The NY Times reported yesterday that the US Army buried a Rand Corporation report that offered a "wide-ranging critique of the White House, the Defense Department and other government agencies [which] was a concern for Army generals, and the Army has sought to keep the report under lock and key."
As Rand concluded, "the report finds that large-scale U.S. military intervention and occupation in the Muslim world is at best inadequate, at worst counter-productive, and, on the whole, infeasible. The United States should shift its priorities and funding to improve civil governance, build local security forces, and exploit information — capabilities that have been lacking in Iraq and Afghanistan."
This is quite an indictment following several years of questionable "progress" by the US in Iraq and Afghanistan. The report, titled "War by Other Means: Building Complete And Balanced Capabilities For Counterinsurgency," states what should be obvious: Military force is but one instrument of COIN [counterinsurgency] available for use in such contests, and it ought to be subordinate to a political strategy of offering the people a government deserving of their support. Improvements in local governance, legal systems, public services, and economic conditions may be at least as important as military operations, though the former often depend on the success of the latter.
That the report was buried tells us much about transparency, or lack of it, in the US government. One would think that the Rand report would be welcomed by no less than Defense Secretary Robert Gates, who has spoken at length of the need to reinvigorate the so-called soft power piece of a multi-pronged effort to bring stability to insurgency-convulsed regions: One of the most important lessons of the wars in Iraq and Afghanistan is that military success is not sufficient to win: economic development, institution-building and the rule of law, promoting internal reconciliation, good governance, providing basic services to the people, training and equipping indigenous military and police forces, strategic communications, and more – these, along with security, are essential ingredients for long-term success.
From Rand: "four of the strongest statistical predictors of successful insurgency exist in today’s Muslim world: populations excluded from politics and estranged from the state; authoritarian, unresponsive, inept, and corrupt government; insurgents committed to destroying such government; significant popular sympathy for insurgents."
How is that substanitally different from what Secretary Gates has concluded?

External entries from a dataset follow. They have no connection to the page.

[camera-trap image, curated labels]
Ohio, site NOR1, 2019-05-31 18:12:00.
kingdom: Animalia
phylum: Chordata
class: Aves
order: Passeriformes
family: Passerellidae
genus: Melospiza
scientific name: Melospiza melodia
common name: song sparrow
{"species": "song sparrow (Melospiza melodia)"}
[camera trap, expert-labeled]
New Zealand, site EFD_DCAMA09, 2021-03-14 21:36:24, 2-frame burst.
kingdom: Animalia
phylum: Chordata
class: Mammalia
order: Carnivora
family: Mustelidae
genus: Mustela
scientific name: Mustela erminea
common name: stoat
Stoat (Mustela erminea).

The letter from the Chairman of the House Committee on Armed Services, Rep. Ike Skeltion (D-MS), to Army Secretary Pete Geren stresses an important point, that the US Army, and military generally, ought to be above internal, domestic politics in an effort to accomplish the tasks set before it: "The United States Army has a long and honorable tradition of carrying out the nation's business in a professional, nonpolitical, and extremely competent manner. This makes it all the more important that when the Army finds itself involved in a situation that has not gone according to expectations, it undertake a critical assessment of what went wrong, even if that assessment reflects poorly on the Army, the Department of Defense, the Executive Branch, or Congress. We cannot improve future results without studying past failures any more than we can wish that the war in Iraq had proceeded as outlined in some of the rosier scenarios laid out before the war started."

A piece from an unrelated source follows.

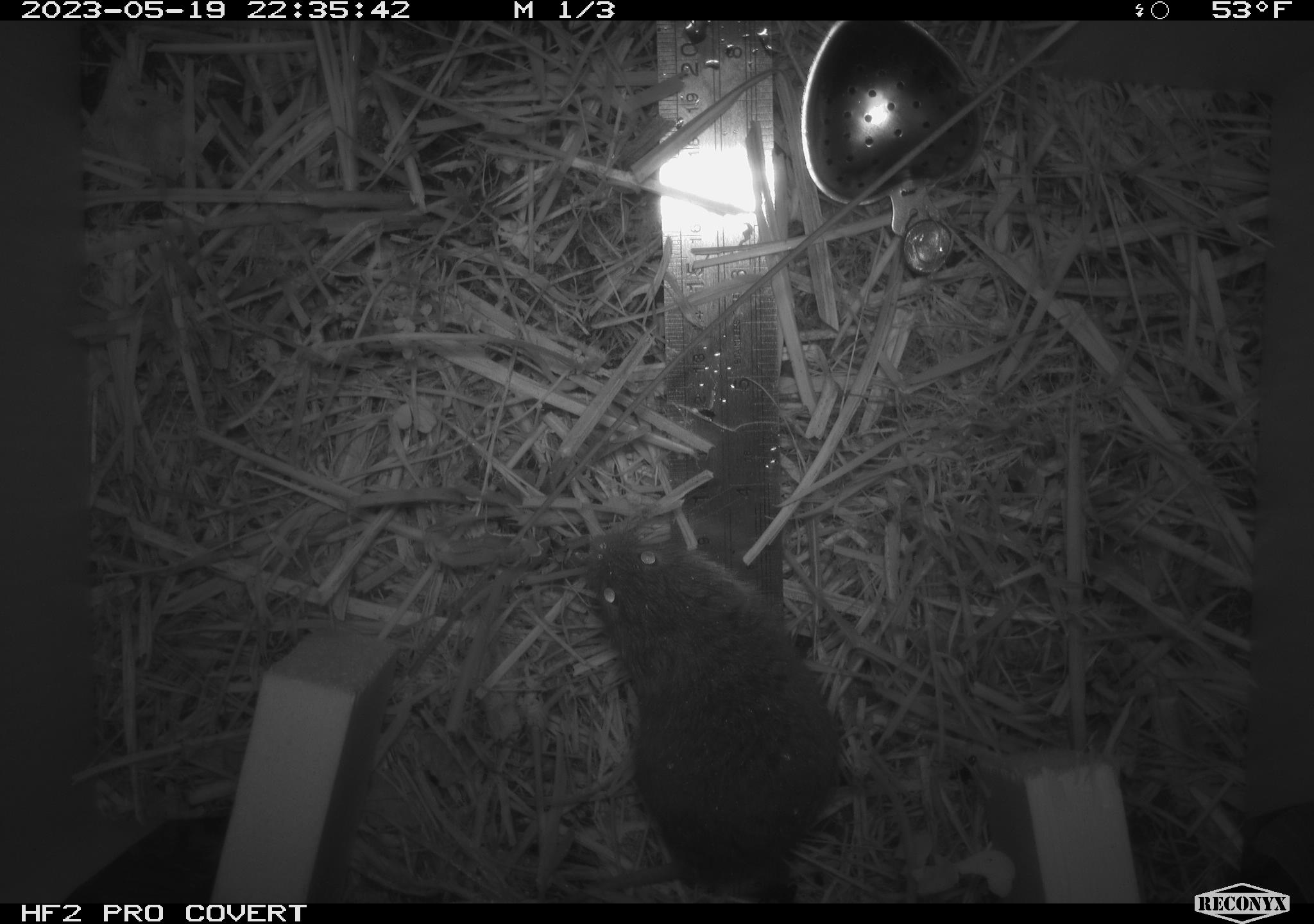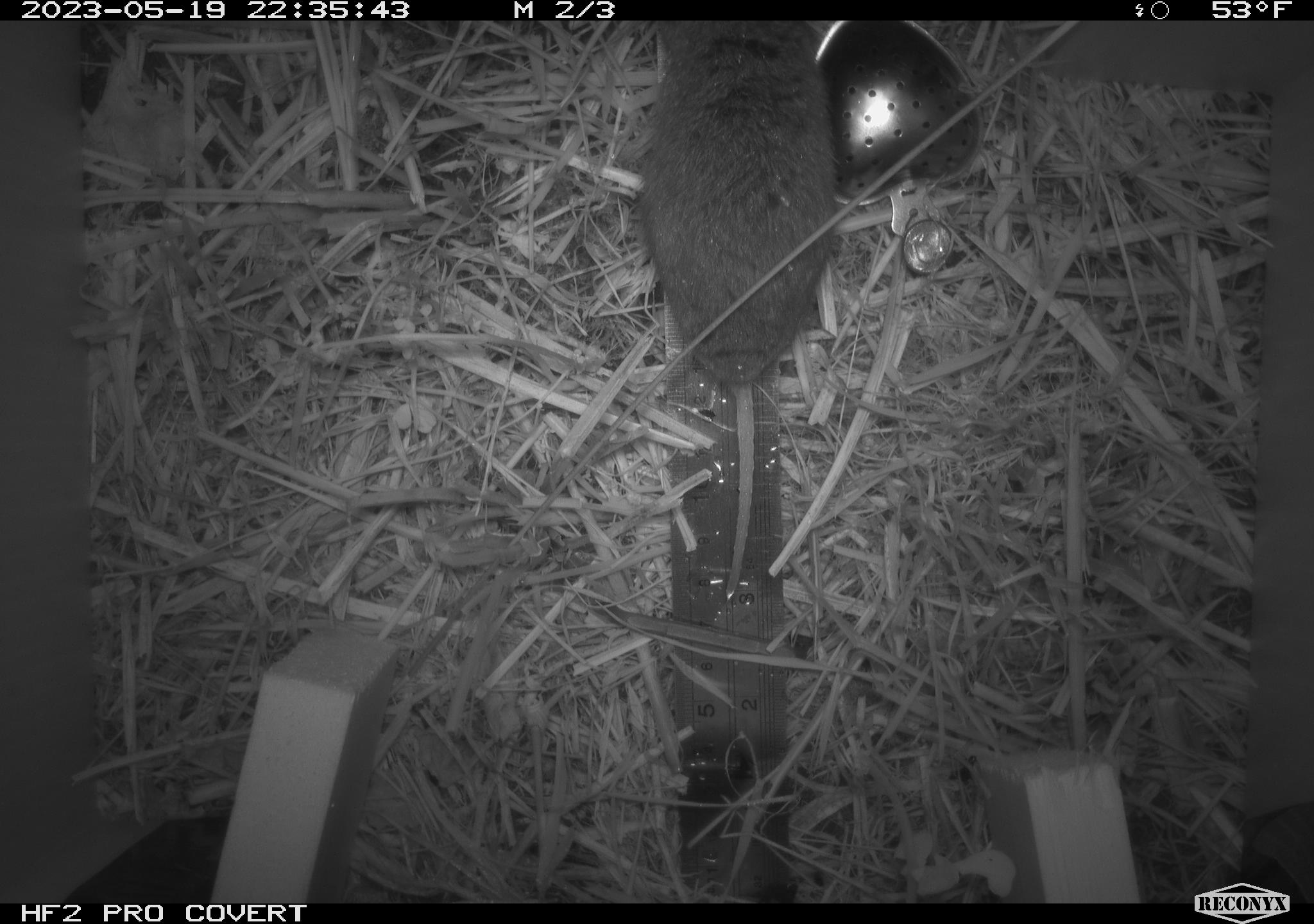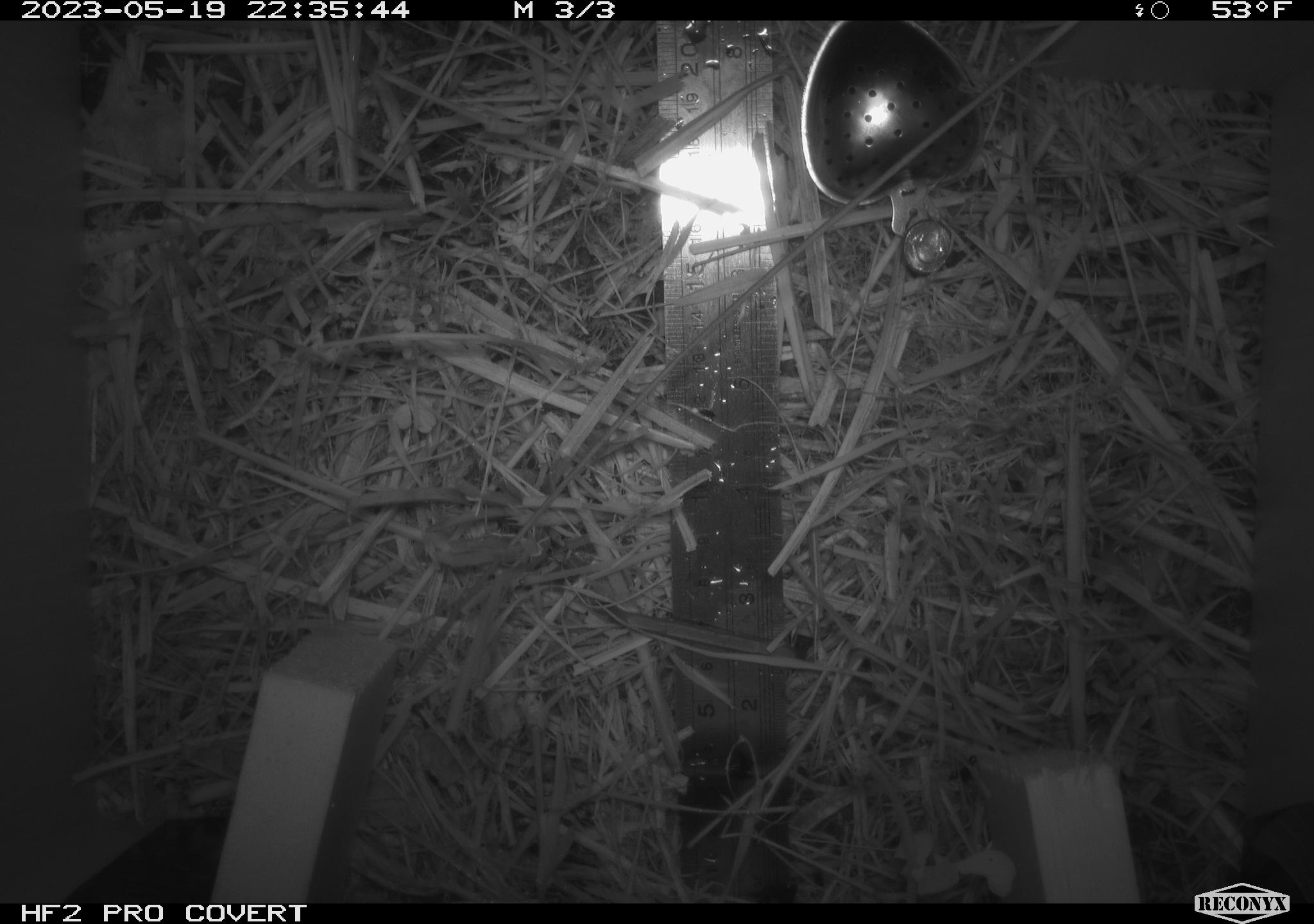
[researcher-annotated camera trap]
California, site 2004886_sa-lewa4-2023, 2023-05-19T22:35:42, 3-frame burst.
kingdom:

This past Sunday at the Munich Conference on Security Policy, Defense Secretary Gates said, "we have learned that war in the 21st century does not have stark divisions between civilian and military components. It is a continuous scale that slides from combat operations to economic development, governance and reconstruction – frequently all at the same time."
This ought to be obvious to all parties. That the Rand report was buried because it stated the obvious is disgraceful and clearly contrary to any reasonable notion of transparency, and destructive to the effort to create an effective counterinsurgency strategy.
Isn't responsive government, a lack of corruption, competency and transparency the proper prescription for succeeding at our "war on terror"? A buried report, buried because it illuminates a failing strategy, is precisely contrary to what ought to be US policy at home, and no less abroad.